In this study, a research team developed a deep learning approach called Electrode Net to accelerate porous-electrode design without sacrificing accuracy. The method represents three-dimensional electrode geometry using signed distance fields and then applies a three-dimensional convolutional neural network to learn the link between structure and transport performance. This combination captures geometry cleanly and enables fast, reliable predictions.

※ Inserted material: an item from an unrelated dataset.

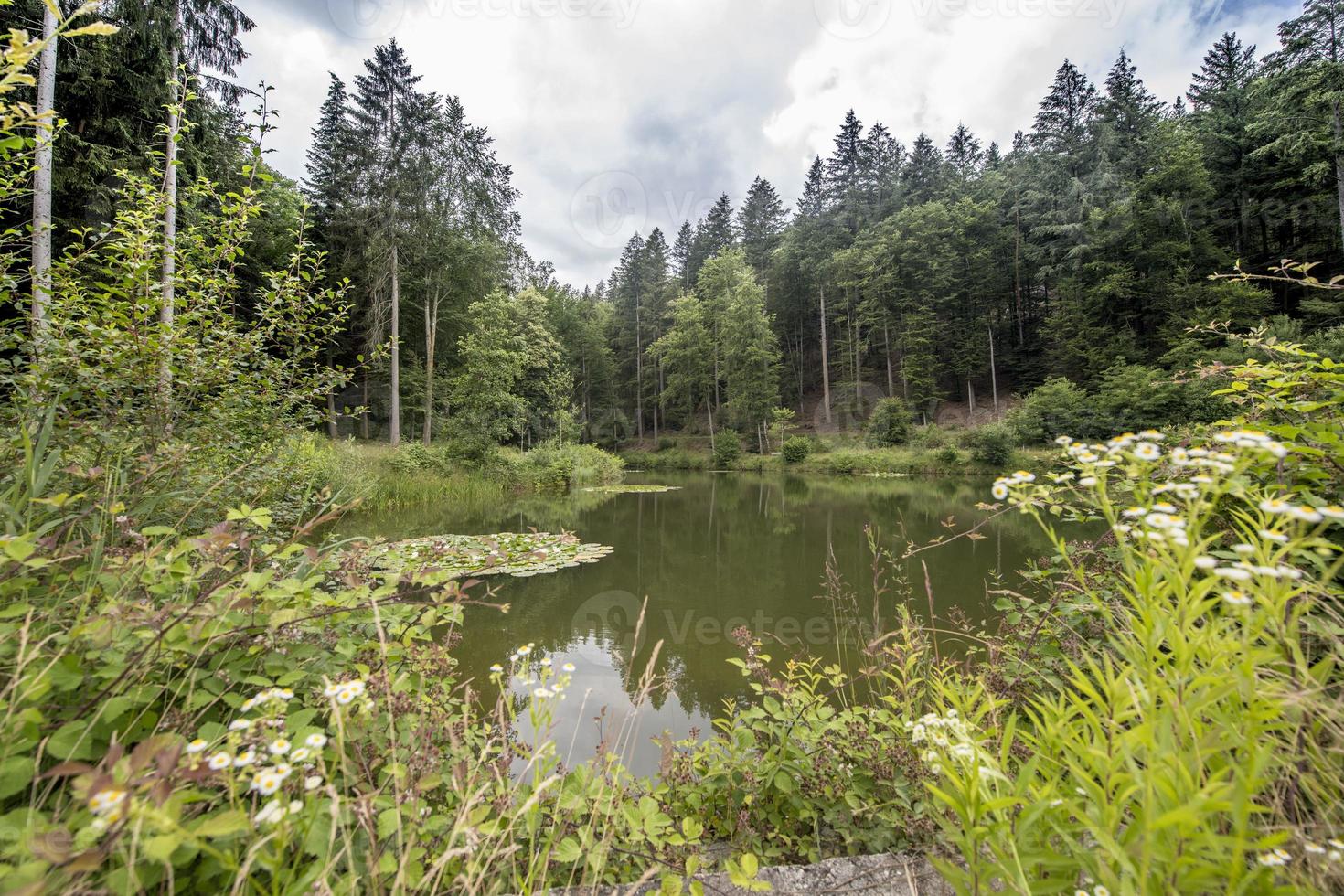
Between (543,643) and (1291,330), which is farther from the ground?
(1291,330)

To train and test the model, the researchers built a validated pore-network framework and assembled a comprehensive dataset of 15,433 porous samples paired with their anisotropic transport properties. Across benchmarks, Electrode Net achieved a coefficient of determination (R2) greater than 0.95, outperforming other advanced models on the same tasks. Speed is a key advantage. Guided by the signed distance field representation, Electrode Net cuts computation time by as much as 96% than the conventional numerical simulation models, while maintaining high fidelity. In practice, this turns many hours of simulation into minutes or seconds of model inference, enabling rapid screening of large design spaces.
The team further validated the approach on real electrodes from three technology classes: fuel cells, water electrolyzers, and redox-flow batteries. In each case, the model delivered excellent predictive accuracy, demonstrating strong cross-system generalization and suggesting that the framework can be adopted across diverse subjects.
Beyond fast predictions, the researchers introduced a practical multiscale design workflow. Electrode Net first estimates pore-scale, anisotropic transport parameters. These parameters are then embedded into cell-scale simulations to guide device-level optimization under realistic operating constraints. Using the gas diffusion layer of a proton-exchange-membrane fuel cell as an example, the workflow produced electrode designs with significantly higher limiting power density and limiting current density.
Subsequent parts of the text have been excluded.